We know the following fact from field theory.
Let $F$ be a field and $p(X)$ an irreducible polynomial in $F[X]$. Then we can find a field extension $L$ of $F$ such that $p(X)$ has a root in $L$.
Proof: Clearly the ideal $\langle p(X)\rangle$ generated by $p(X)$ is maximal in $F[X]$. So $F[X]/\langle p(X)\rangle$ is a field. Let us denote it by $L$. So $L$ is a field extension of $F$ since we have $F \hookrightarrow F[X] \xrightarrow{\rm \pi} L$ in a natural way. Note that $F[X] \leq L[X]$ and $\pi(X)$ is a root of $p(X)$ in $L[X]$.
- Is it true that $\pi(X)$ is the unique root of $p(X)$ in $L$ ?
- What is the relation between $\pi(X)$ and other roots of $p(X)$ if $deg(p) > 1$ ?
Thanks!
What you constructed is a rupture field for the irreducible polynomial; it has dimension $n=\deg p$ as vector space over the ground field $F$. A minimal extension field where $p$ has $n$ roots (if we suppose it to be separable) is called a splitting field for$~p$; it's dimension is some divisor of $n!$, so it can be considerably larger than a rupture field. However when $n=2$ one has $n!=n$, so the rupture field is now the same as the splitting field, and one will have both roots in the rupture field.
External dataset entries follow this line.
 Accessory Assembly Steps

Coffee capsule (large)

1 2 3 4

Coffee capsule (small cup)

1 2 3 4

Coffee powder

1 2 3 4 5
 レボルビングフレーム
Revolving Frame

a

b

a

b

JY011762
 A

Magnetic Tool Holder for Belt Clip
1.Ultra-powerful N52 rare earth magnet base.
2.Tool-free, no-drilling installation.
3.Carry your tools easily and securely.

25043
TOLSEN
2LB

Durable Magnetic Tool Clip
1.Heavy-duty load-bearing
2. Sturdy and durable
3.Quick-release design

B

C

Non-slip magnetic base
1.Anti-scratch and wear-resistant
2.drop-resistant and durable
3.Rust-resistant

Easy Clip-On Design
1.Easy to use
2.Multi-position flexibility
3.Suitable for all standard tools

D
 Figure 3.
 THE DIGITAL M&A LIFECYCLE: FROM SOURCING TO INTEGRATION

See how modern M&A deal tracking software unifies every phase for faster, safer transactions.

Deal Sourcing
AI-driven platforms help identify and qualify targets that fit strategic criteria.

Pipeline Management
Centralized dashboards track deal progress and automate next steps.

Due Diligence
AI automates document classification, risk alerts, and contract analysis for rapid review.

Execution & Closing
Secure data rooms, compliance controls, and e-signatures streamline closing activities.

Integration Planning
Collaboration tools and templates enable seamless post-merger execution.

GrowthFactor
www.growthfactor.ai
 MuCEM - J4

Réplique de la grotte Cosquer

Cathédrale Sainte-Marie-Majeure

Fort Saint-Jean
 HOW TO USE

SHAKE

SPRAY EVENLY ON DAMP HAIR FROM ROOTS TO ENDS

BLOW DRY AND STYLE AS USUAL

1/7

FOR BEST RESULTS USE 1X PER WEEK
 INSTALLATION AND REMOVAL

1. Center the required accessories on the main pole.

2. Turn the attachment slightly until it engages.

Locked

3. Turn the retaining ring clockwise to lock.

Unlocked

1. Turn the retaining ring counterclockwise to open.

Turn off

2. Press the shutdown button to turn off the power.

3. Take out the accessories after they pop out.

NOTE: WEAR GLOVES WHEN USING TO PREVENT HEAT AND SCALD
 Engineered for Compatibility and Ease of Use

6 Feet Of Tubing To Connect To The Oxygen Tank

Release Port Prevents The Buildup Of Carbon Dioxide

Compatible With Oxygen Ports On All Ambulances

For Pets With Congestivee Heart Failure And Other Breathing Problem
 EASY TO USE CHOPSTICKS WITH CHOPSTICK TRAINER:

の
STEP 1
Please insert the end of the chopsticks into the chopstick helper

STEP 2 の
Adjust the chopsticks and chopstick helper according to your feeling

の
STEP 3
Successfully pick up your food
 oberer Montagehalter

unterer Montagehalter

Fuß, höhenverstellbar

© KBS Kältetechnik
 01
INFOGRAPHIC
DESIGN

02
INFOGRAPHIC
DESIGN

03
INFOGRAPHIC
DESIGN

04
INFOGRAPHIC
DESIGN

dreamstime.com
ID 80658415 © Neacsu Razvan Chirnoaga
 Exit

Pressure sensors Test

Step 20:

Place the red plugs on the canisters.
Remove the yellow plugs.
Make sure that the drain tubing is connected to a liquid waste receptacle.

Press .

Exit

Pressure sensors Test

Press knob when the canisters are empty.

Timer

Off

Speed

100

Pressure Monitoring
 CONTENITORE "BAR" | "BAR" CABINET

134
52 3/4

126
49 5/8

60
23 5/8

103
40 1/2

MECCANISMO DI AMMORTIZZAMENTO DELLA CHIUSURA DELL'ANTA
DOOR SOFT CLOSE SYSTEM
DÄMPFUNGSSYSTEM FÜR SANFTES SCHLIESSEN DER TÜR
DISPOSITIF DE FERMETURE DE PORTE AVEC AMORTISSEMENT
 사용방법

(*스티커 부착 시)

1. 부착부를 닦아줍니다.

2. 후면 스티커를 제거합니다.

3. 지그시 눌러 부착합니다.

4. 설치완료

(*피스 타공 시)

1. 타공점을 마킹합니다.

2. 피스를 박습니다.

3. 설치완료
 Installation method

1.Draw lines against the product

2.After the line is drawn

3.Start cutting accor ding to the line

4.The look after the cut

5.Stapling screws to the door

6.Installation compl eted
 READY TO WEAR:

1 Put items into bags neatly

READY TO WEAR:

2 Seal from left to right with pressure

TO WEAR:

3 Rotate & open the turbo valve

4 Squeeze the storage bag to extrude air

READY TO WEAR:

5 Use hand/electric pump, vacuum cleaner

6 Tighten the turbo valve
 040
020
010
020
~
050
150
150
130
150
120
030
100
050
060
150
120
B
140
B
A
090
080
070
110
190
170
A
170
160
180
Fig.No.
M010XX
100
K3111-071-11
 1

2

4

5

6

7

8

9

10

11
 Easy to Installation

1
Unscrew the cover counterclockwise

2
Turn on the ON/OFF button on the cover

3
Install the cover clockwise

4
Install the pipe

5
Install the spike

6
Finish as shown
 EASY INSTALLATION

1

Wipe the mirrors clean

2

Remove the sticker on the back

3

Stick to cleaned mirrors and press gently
For $n>2$ it depends very much on the polynomial whether the rupture field contains any roots of$~p$ other than the one that was constructed. Generically the answer is no (and the splitting field has dimension$~n!$) but specific polynomials are not generic. Any other roots of $p$ in $L$ can be found by applying automorphisms of $L/F$, but again there may be only the trivial automorphism. Computing Galois groups and their action is not easy.